#### PASSAGE

Citations sur Le faux ami (19)
Voici mon conseil : lisez, lisez tous les grands noms. Il ne s'agit pas de vous distraire, comme un lecteur banal. Non, lisez en écrivain, chère amie, avec attention et concentration. Relisez jusqu'à ce que ces phrases vous fassent l'effet d'être vôtres, lisez tout ce que vous trouvez d'un auteur que vous aimez et admirez, […]. (page 135)
Quand on est jeune, on ne comprend pas. La vie passe si vite, un jour on se retourne et on est là, dans l'ultime impasse.
Il y a tant de choses... […] On aime bien éviter de se tromper. La vie est trop courte pour lire de mauvais livres. (page 395)
Il avait du mal à saisir pourquoi un homme aussi important s'intéressait à un manuscrit inachevé, même s'il avait été rédigé par un écrivain d'une célébrité hors-normes que nombre de gens étaient impatients de lire, […]. (page 181)

########
#### ENREGISTREMENTS

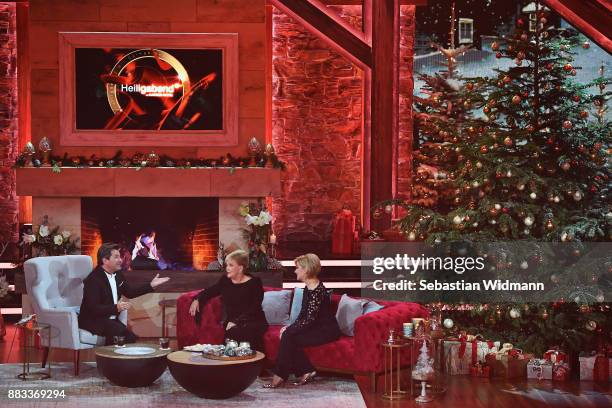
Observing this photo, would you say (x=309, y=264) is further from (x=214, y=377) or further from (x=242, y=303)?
(x=214, y=377)

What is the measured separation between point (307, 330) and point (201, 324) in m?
1.15

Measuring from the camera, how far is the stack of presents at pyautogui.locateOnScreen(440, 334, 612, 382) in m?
7.67

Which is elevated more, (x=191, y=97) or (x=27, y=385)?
(x=191, y=97)

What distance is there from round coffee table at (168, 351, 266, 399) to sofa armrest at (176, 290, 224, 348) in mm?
1264

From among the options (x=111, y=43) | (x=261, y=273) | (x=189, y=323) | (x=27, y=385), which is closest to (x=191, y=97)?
(x=111, y=43)

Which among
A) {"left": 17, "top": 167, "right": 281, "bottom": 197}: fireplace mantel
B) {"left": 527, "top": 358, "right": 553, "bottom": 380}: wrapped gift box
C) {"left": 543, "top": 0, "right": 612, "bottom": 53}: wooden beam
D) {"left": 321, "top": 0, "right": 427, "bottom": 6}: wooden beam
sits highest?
{"left": 321, "top": 0, "right": 427, "bottom": 6}: wooden beam

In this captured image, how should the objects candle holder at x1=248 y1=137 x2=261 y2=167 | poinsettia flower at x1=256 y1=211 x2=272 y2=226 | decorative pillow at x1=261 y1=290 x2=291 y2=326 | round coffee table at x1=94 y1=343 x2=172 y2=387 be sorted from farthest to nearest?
candle holder at x1=248 y1=137 x2=261 y2=167 < poinsettia flower at x1=256 y1=211 x2=272 y2=226 < decorative pillow at x1=261 y1=290 x2=291 y2=326 < round coffee table at x1=94 y1=343 x2=172 y2=387

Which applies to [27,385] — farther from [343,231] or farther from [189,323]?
[343,231]

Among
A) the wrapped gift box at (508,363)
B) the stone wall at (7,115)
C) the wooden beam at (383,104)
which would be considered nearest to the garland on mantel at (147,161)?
the wooden beam at (383,104)

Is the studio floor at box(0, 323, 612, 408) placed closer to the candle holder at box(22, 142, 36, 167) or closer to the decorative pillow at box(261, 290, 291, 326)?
the decorative pillow at box(261, 290, 291, 326)

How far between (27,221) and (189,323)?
16.5 ft

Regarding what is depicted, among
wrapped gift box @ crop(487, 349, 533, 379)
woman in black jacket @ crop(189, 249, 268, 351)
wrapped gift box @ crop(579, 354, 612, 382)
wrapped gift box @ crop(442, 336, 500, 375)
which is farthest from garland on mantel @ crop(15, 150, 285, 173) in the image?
wrapped gift box @ crop(579, 354, 612, 382)

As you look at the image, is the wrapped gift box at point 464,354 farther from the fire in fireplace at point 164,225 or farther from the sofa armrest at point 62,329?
the fire in fireplace at point 164,225

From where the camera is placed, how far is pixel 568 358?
7824 mm
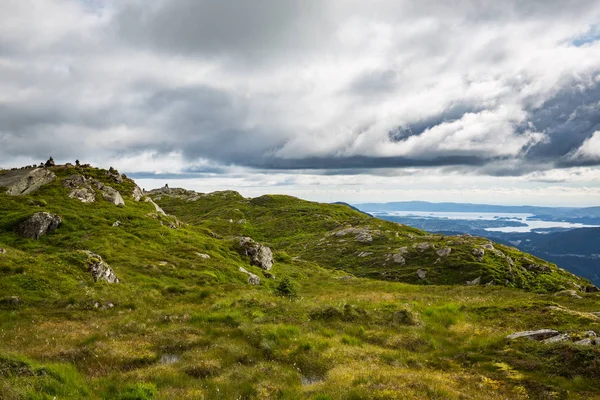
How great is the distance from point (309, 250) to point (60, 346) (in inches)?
4835

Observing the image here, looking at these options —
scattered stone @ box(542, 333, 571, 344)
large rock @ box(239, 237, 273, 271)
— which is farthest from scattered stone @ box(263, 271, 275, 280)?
scattered stone @ box(542, 333, 571, 344)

########

## OBJECTIF DE LA TÂCHE
Transcrivez, s'il vous plaît, l'intégralité du passage de citations sur Le faux ami. Les enregistrements ne sont pas nécessaires ici.

## RÉPONSE ATTENDUE
Citations sur Le faux ami (19)
Voici mon conseil : lisez, lisez tous les grands noms. Il ne s'agit pas de vous distraire, comme un lecteur banal. Non, lisez en écrivain, chère amie, avec attention et concentration. Relisez jusqu'à ce que ces phrases vous fassent l'effet d'être vôtres, lisez tout ce que vous trouvez d'un auteur que vous aimez et admirez, […]. (page 135)
Quand on est jeune, on ne comprend pas. La vie passe si vite, un jour on se retourne et on est là, dans l'ultime impasse.
Il y a tant de choses... […] On aime bien éviter de se tromper. La vie est trop courte pour lire de mauvais livres. (page 395)
Il avait du mal à saisir pourquoi un homme aussi important s'intéressait à un manuscrit inachevé, même s'il avait été rédigé par un écrivain d'une célébrité hors-normes que nombre de gens étaient impatients de lire, […]. (page 181)